Menzel, EEC: Start by ensuring there is granular data available about when and where energy is used. Sub-metering for electricity and gas might not be that sexy, but it is enabling technology is the foundation of a robust energy management strategy. Manufactures that are really kicking goals put the data to work. They take the time to identify energy hogs across their business and the investments – whether in energy efficiency, fuel switching or demand response – that could bring down costs. It’s then a matter of prioritising investments and monitoring market trends; investments that don’t stack up this year may stack up in six, 12 or 18 months, depending if technology costs go down or energy prices rise. I’m increasingly seeing businesses put a regular review cycle in place to consider behind-the-meter energy productivity investments.
Jacobson, Flow Power: What we call “behind-the-meter” generation and storage is becoming gradually more affordable. There are multiple benefits to generating and storing power, as operations can be undertaken without incurring a cost from the National Electricity Market.
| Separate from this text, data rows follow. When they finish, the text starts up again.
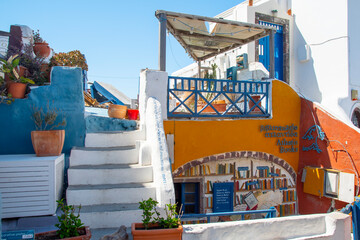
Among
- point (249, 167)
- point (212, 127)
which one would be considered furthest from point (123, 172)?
point (249, 167)

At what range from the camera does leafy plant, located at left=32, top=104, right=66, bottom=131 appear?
13.9ft

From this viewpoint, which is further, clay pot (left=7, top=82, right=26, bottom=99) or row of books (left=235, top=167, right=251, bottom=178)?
row of books (left=235, top=167, right=251, bottom=178)

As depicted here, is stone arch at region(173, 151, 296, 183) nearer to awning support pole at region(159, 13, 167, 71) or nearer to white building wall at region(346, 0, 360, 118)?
awning support pole at region(159, 13, 167, 71)

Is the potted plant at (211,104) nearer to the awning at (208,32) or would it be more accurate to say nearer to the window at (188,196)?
the awning at (208,32)

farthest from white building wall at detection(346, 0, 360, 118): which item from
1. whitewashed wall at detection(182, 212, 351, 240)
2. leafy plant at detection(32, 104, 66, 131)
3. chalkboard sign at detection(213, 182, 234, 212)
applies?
leafy plant at detection(32, 104, 66, 131)

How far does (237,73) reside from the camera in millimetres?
10750

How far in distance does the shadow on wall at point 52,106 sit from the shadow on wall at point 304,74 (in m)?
9.88

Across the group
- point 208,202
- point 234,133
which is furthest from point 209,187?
point 234,133

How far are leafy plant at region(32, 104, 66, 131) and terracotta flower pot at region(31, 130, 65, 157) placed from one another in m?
0.32

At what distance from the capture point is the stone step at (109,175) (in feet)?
12.7

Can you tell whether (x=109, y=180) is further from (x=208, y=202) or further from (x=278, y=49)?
(x=278, y=49)

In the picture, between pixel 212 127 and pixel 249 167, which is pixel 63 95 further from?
pixel 249 167

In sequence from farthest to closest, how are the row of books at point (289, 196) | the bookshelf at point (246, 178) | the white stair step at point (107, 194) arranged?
the row of books at point (289, 196)
the bookshelf at point (246, 178)
the white stair step at point (107, 194)

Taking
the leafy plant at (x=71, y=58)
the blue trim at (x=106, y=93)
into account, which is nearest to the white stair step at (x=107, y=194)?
the leafy plant at (x=71, y=58)
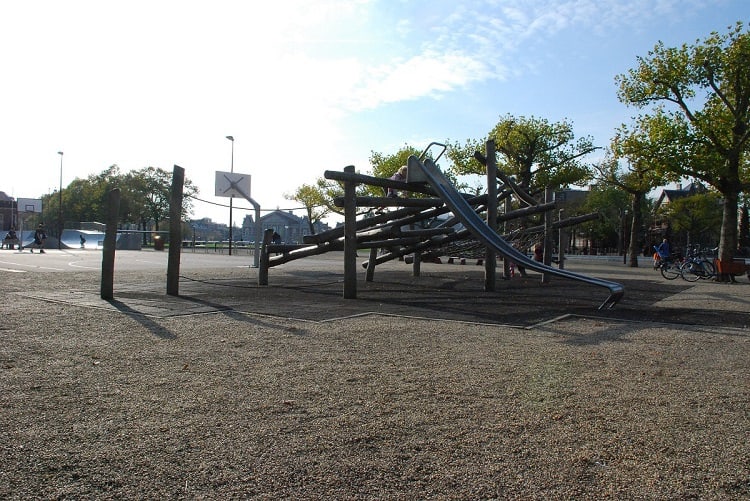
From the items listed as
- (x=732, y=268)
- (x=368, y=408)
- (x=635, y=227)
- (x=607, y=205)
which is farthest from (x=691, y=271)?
(x=607, y=205)

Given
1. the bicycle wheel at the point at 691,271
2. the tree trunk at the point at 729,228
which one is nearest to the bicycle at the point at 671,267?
the bicycle wheel at the point at 691,271

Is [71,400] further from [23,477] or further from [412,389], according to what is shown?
[412,389]

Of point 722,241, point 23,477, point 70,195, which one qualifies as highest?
point 70,195

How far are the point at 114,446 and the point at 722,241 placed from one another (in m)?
20.9

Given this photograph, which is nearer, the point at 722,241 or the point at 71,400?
the point at 71,400

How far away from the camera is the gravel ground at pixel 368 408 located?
2.46 m

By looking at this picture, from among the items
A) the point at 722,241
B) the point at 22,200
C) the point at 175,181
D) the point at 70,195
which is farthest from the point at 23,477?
the point at 70,195

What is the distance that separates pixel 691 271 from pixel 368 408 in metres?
17.2

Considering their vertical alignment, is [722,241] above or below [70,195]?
below

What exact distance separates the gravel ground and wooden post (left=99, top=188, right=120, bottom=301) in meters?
1.95

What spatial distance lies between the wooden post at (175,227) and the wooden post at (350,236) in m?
2.72

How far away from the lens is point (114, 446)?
277 cm

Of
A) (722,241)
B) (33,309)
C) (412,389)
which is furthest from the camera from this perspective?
(722,241)

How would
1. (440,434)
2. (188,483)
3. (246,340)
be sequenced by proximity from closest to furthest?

Behind-the-meter solutions can be controlled remotely – which is something we are already doing for some of our customers with onsite generation.
Petkovic, Energy Synapse: The spot market for electricity is extremely volatile and as a result many businesses are scared to dip their toe in the water. Managing spot exposure is a challenging task and it is definitely not for everyone. It requires a very sophisticated strategy for forecasting prices as well as optimising operations and internal processes within the business. However, for businesses that are up for the challenge, it can result in very deep cost reductions.
Energy has been cheap for so long and some business owners probably feel stunned. What’s your message to them?
Menzel, EEC: Many energy users feel they have been failed by governments, market institutions and energy companies over the past 10 years, and they have been left to pick up the tab. Energy efficiency and productivity is a way of taking back some control. Getting more out of every unit of energy behind the meter is a way of reducing exposure to the craziness playing out on the other side.
Jacobson, Flow Power: Don’t panic. The energy sector has evolved alongside rising prices and businesses and more innovative solutions are coming to the fore. Businesses no longer need to simply be price-takers – there are new opportunities to take control of prices.
Petkovic, Energy Synapse: Electricity is a key strategic input for the manufacturing sector. Yes, prices have increased dramatically, but this is exactly the kind of environment where you can really pull ahead of your competitors. Businesses that adopt sophisticated energy management strategies will find that they have created a very significant competitive advantage.
Spicer, ERM Power: My message would be that by making smart energy decisions tailored for your business you can take back control of your energy future and achieve savings of up to 25% on energy costs. The complexity and dynamic nature of the energy market can make it difficult for businesses to make the right energy choices for their circumstances. There is no “one-size-fits-all” approach to energy management – multiple factors need to be considered.
The first step should be to evaluate all elements of the energy value chain to ensure optimal energy productivity and investment decisions are made with a clear evidence base. The other key message is that data plays a pivotal role in energy productivity by helping your business make evidence-based decisions. Using data analytics and real time insights, you can uncover the ways to manage your consumption and maximise energy efficiency in your business. Analysing your business’s energy usage and needs helps you to make the right energy investment.